- What is needed -
Copy each line of the following data that contains "html".
[Opening Data shown section]
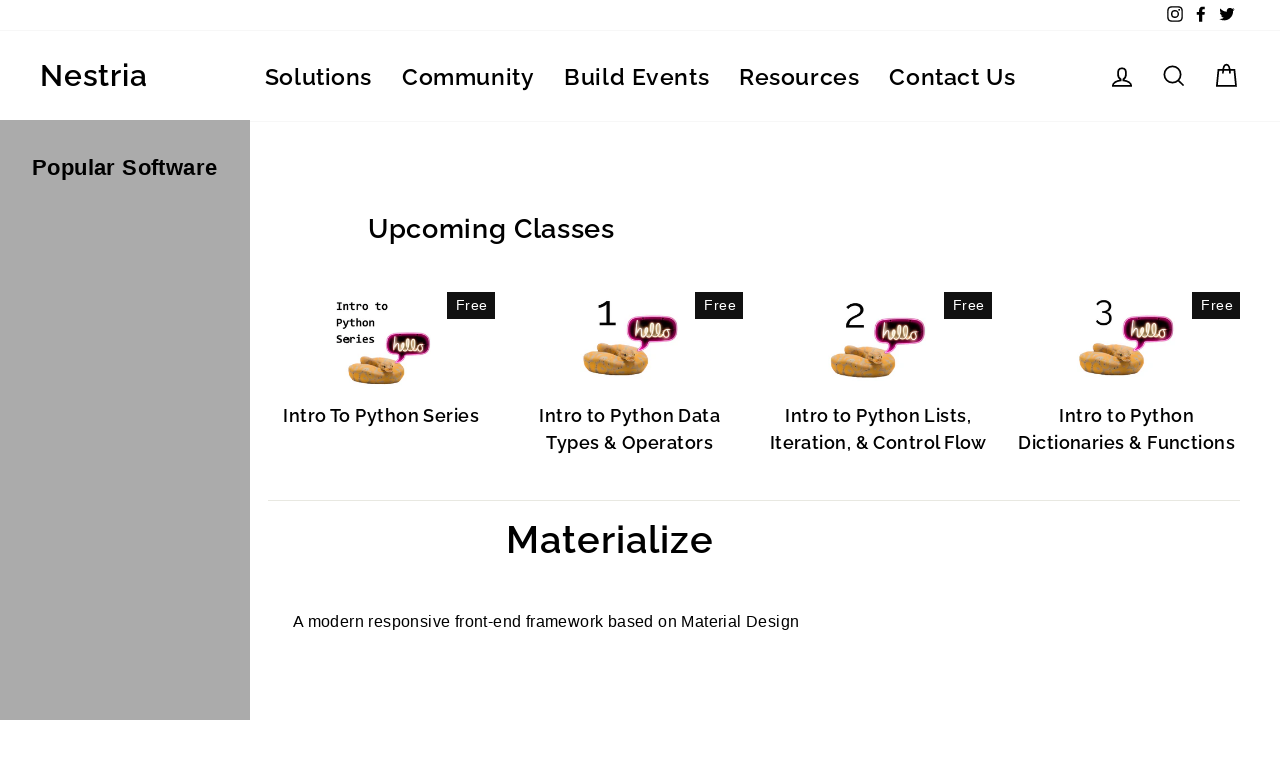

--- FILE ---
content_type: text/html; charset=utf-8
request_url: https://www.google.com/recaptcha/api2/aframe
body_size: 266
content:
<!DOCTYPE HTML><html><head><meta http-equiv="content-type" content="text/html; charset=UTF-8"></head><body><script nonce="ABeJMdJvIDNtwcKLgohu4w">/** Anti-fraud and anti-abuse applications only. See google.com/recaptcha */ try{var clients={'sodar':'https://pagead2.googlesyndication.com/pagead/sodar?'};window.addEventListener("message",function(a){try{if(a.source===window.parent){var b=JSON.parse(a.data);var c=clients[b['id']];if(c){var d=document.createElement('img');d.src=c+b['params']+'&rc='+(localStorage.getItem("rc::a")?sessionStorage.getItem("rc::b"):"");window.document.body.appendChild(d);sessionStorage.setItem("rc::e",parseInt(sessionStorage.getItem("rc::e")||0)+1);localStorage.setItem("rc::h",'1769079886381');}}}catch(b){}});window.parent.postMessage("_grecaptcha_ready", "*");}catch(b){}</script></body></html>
[Closing Data shown section]
[Opening Data shown section]
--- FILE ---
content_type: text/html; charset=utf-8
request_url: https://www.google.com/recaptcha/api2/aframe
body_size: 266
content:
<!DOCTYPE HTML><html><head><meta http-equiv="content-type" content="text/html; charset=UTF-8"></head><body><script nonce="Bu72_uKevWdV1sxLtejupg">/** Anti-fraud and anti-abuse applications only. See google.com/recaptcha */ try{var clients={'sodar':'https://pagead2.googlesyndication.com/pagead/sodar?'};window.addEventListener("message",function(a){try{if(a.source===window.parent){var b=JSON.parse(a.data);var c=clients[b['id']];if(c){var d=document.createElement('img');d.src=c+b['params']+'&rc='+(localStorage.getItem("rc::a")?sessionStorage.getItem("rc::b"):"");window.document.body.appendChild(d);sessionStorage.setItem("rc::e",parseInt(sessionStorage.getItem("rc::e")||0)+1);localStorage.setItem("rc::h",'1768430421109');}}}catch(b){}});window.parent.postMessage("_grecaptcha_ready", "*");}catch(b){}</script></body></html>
[Closing Data shown section]
- Task answer -
content_type: text/html; charset=utf-8
<!DOCTYPE HTML><html><head><meta http-equiv="content-type" content="text/html; charset=UTF-8"></head><body><script nonce="ABeJMdJvIDNtwcKLgohu4w">/** Anti-fraud and anti-abuse applications only. See google.com/recaptcha */ try{var clients={'sodar':'https://pagead2.googlesyndication.com/pagead/sodar?'};window.addEventListener("message",function(a){try{if(a.source===window.parent){var b=JSON.parse(a.data);var c=clients[b['id']];if(c){var d=document.createElement('img');d.src=c+b['params']+'&rc='+(localStorage.getItem("rc::a")?sessionStorage.getItem("rc::b"):"");window.document.body.appendChild(d);sessionStorage.setItem("rc::e",parseInt(sessionStorage.getItem("rc::e")||0)+1);localStorage.setItem("rc::h",'1769079886381');}}}catch(b){}});window.parent.postMessage("_grecaptcha_ready", "*");}catch(b){}</script></body></html>
content_type: text/html; charset=utf-8
<!DOCTYPE HTML><html><head><meta http-equiv="content-type" content="text/html; charset=UTF-8"></head><body><script nonce="Bu72_uKevWdV1sxLtejupg">/** Anti-fraud and anti-abuse applications only. See google.com/recaptcha */ try{var clients={'sodar':'https://pagead2.googlesyndication.com/pagead/sodar?'};window.addEventListener("message",function(a){try{if(a.source===window.parent){var b=JSON.parse(a.data);var c=clients[b['id']];if(c){var d=document.createElement('img');d.src=c+b['params']+'&rc='+(localStorage.getItem("rc::a")?sessionStorage.getItem("rc::b"):"");window.document.body.appendChild(d);sessionStorage.setItem("rc::e",parseInt(sessionStorage.getItem("rc::e")||0)+1);localStorage.setItem("rc::h",'1768430421109');}}}catch(b){}});window.parent.postMessage("_grecaptcha_ready", "*");}catch(b){}</script></body></html>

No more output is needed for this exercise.